Note that the wglReleaseDCFramebuffer call isn’t even really necessary for most usage, because device contexts may never have to be explicitly released, but it might be nice for completeness in the case where OpenGL rendering ceases on a device context and the application would like to let the GL driver know it can free any associated resources.

There is one caveat.

Specifically, if multiple GL contexts call wglAcquireDCFramebuffer on the same device context, the GL driver has to be smart enough to be thread-safe with its processing of commands targeted at those contexts. It would still be entirely up to the application to ensure that these are issued mutually-exclusively, so that the order in which the driver got them was always the order the application wanted them.

This doesn’t strike me as a particularly good way to do things, because it forces the driver to do implicit ordering of things, which may restrict how threading can work in the driver and lead to unnecessary complexity or performance problems.

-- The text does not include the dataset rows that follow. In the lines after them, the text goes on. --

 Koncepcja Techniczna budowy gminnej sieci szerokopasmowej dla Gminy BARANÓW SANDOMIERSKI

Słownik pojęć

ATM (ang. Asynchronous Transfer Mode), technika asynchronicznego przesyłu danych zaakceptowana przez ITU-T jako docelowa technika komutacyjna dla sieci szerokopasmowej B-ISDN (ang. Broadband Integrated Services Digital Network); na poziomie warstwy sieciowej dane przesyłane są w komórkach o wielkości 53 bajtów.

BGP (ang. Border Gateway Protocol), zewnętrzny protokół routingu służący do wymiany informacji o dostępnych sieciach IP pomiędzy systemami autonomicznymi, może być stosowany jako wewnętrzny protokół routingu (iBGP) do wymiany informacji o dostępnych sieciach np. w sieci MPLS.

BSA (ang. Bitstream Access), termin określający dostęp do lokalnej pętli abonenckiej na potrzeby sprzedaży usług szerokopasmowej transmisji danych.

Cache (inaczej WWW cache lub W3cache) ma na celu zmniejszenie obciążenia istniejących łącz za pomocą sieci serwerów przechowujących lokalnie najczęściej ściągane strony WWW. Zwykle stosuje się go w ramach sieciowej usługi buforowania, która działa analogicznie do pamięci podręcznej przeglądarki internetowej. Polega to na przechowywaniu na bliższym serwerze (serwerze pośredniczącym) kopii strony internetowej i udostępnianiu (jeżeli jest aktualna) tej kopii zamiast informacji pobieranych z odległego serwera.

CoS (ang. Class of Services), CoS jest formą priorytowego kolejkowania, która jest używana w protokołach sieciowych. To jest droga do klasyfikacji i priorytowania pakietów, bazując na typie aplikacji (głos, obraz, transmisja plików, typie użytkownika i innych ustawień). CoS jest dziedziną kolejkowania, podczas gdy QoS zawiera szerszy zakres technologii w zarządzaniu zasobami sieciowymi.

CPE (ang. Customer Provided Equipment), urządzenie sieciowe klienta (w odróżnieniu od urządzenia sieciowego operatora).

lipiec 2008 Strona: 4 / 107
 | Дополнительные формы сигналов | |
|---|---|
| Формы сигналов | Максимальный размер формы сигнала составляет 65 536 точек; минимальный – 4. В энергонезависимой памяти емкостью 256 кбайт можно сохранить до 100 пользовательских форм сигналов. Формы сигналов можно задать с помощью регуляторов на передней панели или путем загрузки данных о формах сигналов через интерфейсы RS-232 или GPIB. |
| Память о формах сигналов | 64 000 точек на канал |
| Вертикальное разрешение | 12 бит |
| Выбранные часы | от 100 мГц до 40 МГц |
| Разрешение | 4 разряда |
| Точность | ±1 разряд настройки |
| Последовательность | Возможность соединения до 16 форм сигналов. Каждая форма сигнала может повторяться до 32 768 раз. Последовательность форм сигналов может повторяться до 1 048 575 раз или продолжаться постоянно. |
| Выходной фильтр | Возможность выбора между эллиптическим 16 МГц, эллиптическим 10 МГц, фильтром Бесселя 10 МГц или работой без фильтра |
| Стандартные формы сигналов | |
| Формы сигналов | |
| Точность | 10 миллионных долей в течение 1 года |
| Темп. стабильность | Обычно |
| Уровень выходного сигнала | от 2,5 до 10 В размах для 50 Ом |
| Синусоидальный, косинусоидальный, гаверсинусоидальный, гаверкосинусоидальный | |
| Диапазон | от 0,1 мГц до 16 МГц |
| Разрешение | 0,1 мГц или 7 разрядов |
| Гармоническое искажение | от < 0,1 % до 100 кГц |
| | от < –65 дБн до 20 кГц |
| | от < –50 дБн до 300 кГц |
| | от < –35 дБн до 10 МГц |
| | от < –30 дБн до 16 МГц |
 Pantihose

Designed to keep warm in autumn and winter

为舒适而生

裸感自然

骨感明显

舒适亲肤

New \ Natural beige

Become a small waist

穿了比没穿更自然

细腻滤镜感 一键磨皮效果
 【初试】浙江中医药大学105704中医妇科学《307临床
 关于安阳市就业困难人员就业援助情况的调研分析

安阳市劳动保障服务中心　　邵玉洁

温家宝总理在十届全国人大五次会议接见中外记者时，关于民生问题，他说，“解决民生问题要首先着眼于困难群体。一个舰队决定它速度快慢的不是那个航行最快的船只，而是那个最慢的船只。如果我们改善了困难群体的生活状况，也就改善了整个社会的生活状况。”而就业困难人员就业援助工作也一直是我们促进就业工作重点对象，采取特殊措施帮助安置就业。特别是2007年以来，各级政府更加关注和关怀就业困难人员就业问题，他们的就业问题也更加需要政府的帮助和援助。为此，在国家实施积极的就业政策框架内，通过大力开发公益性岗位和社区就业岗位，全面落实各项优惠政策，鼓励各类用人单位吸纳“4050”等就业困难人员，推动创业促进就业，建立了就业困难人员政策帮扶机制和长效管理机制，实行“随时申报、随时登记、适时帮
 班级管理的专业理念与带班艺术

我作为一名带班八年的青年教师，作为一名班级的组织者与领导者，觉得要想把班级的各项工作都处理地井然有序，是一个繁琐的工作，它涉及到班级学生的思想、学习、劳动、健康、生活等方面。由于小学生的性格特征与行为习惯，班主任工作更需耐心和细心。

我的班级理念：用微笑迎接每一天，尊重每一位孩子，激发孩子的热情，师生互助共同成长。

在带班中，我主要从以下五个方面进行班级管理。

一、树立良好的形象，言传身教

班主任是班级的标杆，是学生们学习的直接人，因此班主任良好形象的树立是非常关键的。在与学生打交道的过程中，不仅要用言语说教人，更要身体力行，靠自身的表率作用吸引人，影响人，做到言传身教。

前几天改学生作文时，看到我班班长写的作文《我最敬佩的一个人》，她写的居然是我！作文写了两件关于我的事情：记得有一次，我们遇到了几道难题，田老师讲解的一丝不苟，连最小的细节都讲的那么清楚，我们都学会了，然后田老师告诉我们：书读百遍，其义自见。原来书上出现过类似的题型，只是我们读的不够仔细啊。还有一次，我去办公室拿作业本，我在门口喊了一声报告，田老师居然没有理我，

Thus I would additionally propose that, were such an extension to actually be added, there should be one requirement:

Whenever two or more OpenGL contexts target the same framebuffer, they are required to use a fence.

To relieve the driver from any responsibility of serializing command streams across threads, any application using two OpenGL contexts to target the same device context for output should be required to insert a fence that serializes them:

// NOTE(casey): Thread 0's code

glBindFramebuffer(GL_FRAMEBUFFER, ContextBuffer0);

// ...

GLsync Sync = glFenceSync(GL_SYNC_GPU_COMMANDS_COMPLETE, 0);

// NOTE(casey): Thread 1's code

glWaitSync(Sync, 0, GL_TIMEOUT_IGNORED);

glBindFramebuffer(GL_FRAMEBUFFER, ContextBuffer0);

// ...

This forces the application to be specific about the order in which the two thread’s commands are to be issued, and allows the driver to delay examination of the thread commands for as long as it likes while still being able to construct the proper order afterward. Although it unnecessarily serializes other GL calls occuring before and after the relevant portion, fixing that problem is a separate issue that deals with OpenGL’s dependency model and is well beyond the scope of any attempt to fix multi-target rendering specifically.